== GIVEN INSTRUCTION ==
The excerpt on risk factors and forward-looking statements names specific words that identify forward-looking statements. List every one of those words.

____ EXCERPT PROVIDED

See Note 1 of the Company’s condensed consolidated financial statements.

 

RISK FACTORS

 

There were no material changes to the risk factors disclosed in the Company’s 2016 Form 10-K.

 

FORWARD-LOOKING STATEMENTS

 

This discussion and certain other sections contain forward-looking statements that are based largely on the Company’s current expectations and are made pursuant to the safe harbor provision of the Private Securities Litigation Reform Act of 1995. Forward-looking statements can be identified by the use of words such as “anticipated,” “believe,” “expect,” “intend,” “estimate,” “project,” “plan” and other words of similar meaning in connection with a discussion of future operating or financial performance and are subject to certain factors, risks, trends and uncertainties that could cause actual results and achievements to differ materially from those expressed in the forward-looking statements. Such factors, risks, trends and uncertainties, which in some instances are beyond the Company’s control, include the overall competitive environment in the Company’s industry, changes in assumptions and judgments discussed above under the heading “Significant Accounting Policies and Estimates,” and factors identified and referred to above under the heading “Risk Factors.”

________
____ PROVIDED DATA

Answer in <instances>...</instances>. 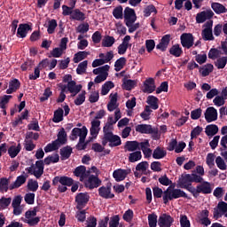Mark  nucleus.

________

== FINAL ANSWER ==
anticipated, believe, expect, intend, estimate, project, plan